Although the plaintiffs were unsuccessful before the Court of Appeals, they did not seek certiorari
The settled-law-of-the-ease doctrine bars from relitigation issues (a) finally settled in the process of review or (b) those that the aggrieved party has failed timely to raise in the course of the appellate contest.
In short, plaintiffs may not secure
any relief in this court
from the erroneous reduction of actual damages due them under the verdict.
VII
SUMMARY
The verdict for negligenee-and nuisance-related damages is sustainable because (1) the plaintiffs are within the class of persons authorized to bring such claims and (2) any reversible errors which did occur would have inured to the plaintiffs’ benefit if they had been preserved for review by certiorari.
The trial court erred in the manner in which it applied the Barrett settlement proceeds to reduce the negligence-related and punitive-damages award. Because Barrett was exonerated of liability for the negligent injury (to the plaintiffs’ cattle) and Mid-Continent acquiesced in the jury’s failure to assess Barrett’s liability for the nuisance-related harm, the Barrett settlement proceeds should not have been credited under the provisions of § 832H against the jury award.

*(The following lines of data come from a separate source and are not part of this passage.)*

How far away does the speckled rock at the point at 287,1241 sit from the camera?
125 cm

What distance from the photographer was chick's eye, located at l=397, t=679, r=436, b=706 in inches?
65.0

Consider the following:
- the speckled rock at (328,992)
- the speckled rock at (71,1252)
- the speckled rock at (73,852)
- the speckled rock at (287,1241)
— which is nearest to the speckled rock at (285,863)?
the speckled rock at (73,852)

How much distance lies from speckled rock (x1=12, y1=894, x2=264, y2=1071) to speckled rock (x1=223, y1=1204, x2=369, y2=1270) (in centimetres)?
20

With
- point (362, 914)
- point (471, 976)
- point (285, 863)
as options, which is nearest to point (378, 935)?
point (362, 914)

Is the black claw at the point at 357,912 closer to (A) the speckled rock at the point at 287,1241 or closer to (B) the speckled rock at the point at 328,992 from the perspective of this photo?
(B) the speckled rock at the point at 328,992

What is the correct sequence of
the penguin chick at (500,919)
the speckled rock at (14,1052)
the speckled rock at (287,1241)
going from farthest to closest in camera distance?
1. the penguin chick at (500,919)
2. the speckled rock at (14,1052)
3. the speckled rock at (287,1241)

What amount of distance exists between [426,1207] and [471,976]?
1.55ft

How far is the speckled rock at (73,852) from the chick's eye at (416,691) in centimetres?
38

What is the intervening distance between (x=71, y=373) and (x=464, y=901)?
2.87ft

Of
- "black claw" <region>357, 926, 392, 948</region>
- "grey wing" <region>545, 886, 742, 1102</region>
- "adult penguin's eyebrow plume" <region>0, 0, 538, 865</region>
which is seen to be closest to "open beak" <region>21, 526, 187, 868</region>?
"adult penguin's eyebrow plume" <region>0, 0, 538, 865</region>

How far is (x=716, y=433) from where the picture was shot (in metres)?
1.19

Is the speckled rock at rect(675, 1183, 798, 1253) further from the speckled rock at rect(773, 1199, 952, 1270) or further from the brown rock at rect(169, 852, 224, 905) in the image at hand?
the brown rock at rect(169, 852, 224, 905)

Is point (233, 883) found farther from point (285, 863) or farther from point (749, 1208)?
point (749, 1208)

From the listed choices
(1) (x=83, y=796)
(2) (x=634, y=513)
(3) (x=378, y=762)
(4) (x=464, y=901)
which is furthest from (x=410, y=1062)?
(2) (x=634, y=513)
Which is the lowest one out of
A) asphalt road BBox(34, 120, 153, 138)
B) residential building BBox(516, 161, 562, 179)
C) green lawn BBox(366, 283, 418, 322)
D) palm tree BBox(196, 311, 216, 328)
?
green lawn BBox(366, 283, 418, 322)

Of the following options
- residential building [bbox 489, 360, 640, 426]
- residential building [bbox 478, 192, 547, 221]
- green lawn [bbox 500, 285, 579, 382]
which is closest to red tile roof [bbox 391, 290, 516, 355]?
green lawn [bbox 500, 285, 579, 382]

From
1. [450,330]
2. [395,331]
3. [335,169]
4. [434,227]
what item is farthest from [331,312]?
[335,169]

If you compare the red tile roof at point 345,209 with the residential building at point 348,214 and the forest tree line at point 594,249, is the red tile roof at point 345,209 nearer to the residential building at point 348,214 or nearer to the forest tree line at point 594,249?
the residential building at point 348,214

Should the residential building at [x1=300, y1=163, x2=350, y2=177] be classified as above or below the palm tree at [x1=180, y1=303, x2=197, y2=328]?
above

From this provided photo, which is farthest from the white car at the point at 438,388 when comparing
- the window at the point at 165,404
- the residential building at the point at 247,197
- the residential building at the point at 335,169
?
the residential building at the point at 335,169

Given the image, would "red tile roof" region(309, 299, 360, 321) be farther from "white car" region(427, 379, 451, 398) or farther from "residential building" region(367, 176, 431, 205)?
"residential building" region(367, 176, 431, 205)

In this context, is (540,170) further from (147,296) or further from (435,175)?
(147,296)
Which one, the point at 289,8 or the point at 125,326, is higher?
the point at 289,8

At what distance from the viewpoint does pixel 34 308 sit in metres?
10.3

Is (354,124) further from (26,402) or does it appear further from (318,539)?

The statutory text of that provision is plain. The settling party must be liable for the same injury as the non-settling party. It was within Mid-Continent’s power to preserve its claim to a § 832H credit by either a pre-submission or post-submission objection to the trial court’s form of verdict which excluded Barrett from consideration of liability for nuisance. Mid-Continent did not do so and the jury failed to assay Barrett’s liability as a “ghost-tortfeasor”.
Because credit for the Barrett settlement proceeds was
not
Mid-Continent’s due under the provisions of § 832H, the nisi prius reduction in the amount of compensatory damages (the $250,000 award) was error.
Mid-Continent is not entitled to any credit on the punitive-damages award; plaintiffs, who did not seek certiorari, are bound by the reduction in the actual damages award affirmed by the Court of Appeals.
On certiorari granted upon Mid-Continent’s petition,
THE COURT OF APPEALS’ OPINION IS VACATED, THE NISI PRIUS JUDGMENT IS REVERSED IN PART, AND THE CAUSE IS REMANDED WITH DIRECTIONS TO PROCEED IN A MANNER NOT INCONSISTENT WITH TO-DAYS PRONOUNCEMENT.
KAUGER, V.C.J., and LAVENDER, HARGRAVE and WATT, JJ., concur.
ALMA WILSON, C.J., concurs in part and dissents in part.
HODGES, SIMMS and SUMMERS, JJ., dissent.